He also expects the trend toward consolidation within the industry to continue, M&A trend to continue as scale is increasingly important given cost pressures and increased regulation on the one side and wider global growth issues on the other.

It is for this reason that the firm decided to do a deal with SEI, as Killingbeck said, for it to make the level of investment deeded to bring it up to a sufficient operational level timeously would have been impossible.

For Brett Williams, SEI MD, the world Killingbeck describes is an exciting one and one he too expects to see.

“There has never been a greater need for advice, but equally, it has never been more expensive and more risky to provide that advice from a regulatory point of view, nor from the point of view of keeping up to date with how technology is chaning and what the expectations of the client are,” he said.

Asked why it has taken so long for the wealth management sector to embrace technology, Williams said the challenge is that clients want still to feel that there is a personal touch.

But he added: “Every single client we talk to is focused on how do we respond to a digital age? because there is a demand from their clients to be able to interact with financial advice in a similar way to how they interact with the rest of their lives,” a demand that is beginning to force change in the industry.

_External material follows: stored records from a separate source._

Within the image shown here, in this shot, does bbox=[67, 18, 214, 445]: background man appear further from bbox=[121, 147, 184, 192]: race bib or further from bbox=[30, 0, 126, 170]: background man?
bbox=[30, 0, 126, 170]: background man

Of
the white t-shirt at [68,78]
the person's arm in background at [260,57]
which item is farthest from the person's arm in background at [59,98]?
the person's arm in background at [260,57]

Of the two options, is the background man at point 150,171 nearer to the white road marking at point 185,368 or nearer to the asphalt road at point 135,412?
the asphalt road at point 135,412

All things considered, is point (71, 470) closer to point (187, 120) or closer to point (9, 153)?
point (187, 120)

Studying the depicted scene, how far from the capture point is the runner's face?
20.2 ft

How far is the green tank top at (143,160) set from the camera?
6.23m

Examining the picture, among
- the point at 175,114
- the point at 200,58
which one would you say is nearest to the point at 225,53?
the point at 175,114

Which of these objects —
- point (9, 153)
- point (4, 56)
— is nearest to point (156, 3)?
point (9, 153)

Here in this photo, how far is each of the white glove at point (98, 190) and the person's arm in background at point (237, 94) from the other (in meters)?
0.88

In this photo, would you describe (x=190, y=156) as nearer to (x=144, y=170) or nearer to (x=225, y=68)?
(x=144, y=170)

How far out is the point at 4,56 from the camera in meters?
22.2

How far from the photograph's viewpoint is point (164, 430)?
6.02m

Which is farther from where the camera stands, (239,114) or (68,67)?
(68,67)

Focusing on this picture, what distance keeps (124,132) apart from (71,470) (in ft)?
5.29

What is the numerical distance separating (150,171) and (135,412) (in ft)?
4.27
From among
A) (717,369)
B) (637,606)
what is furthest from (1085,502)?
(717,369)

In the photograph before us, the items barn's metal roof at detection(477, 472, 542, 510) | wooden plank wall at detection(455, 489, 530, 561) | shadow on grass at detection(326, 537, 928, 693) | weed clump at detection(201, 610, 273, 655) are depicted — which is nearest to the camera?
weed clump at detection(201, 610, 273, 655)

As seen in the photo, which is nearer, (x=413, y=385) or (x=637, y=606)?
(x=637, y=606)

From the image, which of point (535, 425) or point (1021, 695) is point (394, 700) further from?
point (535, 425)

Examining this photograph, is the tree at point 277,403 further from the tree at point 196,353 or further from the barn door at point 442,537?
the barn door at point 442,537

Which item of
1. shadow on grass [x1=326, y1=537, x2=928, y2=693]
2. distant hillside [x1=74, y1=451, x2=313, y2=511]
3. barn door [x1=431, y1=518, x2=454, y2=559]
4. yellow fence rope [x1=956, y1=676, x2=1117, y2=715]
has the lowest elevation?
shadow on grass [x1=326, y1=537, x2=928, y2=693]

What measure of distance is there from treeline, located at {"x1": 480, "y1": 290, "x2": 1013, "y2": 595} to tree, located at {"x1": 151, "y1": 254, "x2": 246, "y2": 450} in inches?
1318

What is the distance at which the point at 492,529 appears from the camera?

“If you think back, it was not that long ago it was very difficult to get valuations, that was what drove the rise of platforms. That is what the sector needs to remember. Technology is a disruptor, but it can be a positive one that enables better communication,” he said.

Adding: “In the 21st century you have to get scale through tech not through people but that technology is in support of not instead of people and it will allow more time to focus on the end client.”